Looking through the sites this week, I think http://www.w3schools.com will be a site that I will save and refer to in the future. The site talks about standard colors for the US Government, which I think they leave a little bit of information out, and I will add to it here.

The US government standardized its paints in the late 1940s. The system they developed is still in use. Military (or other government entities) mandate what color a piece of equipment should be and outline it in a manual. The site does mention that the 1,2 or 3 at the beginning of the FS code denotes gloss, semi-gloss, or flat. Military applications are almost exclusively flat, because it is harder to see, but gloss is much easier to clean and is popular with military vehicle collectors.
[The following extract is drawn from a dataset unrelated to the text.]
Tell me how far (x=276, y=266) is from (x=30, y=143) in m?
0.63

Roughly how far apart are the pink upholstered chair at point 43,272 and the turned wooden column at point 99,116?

Marine Corps Green is FS 34052 a flat green color. FS 14052 is identical in color, but is gloss. FS 14052, 24052 and 34052 should all have an identical hex code, which they do not according to the site. If anyone wants to see a color fan, I own one, but they are expensive and no longer in production.

Here is another way that colors can be tricky, though with a little less application to the class. The standard yellow color for Marine Corps vehicles in WWII had a pigmentation of almost pure yellow lead. Because lead is no longer used in paints, it is virtually impossible to replicate that yellow in real life!

On another note, my windows firewall is prohibiting me from updating my portfolio website, which is obviously irritating. I spent a looooong time on Saturday and too much time today trying to figure out how to fix it. Windows 10 is ruining my life. If anybody knows how I can fix it, I would be so grateful for the help!

 

I commented on Ann-Marie’s blog.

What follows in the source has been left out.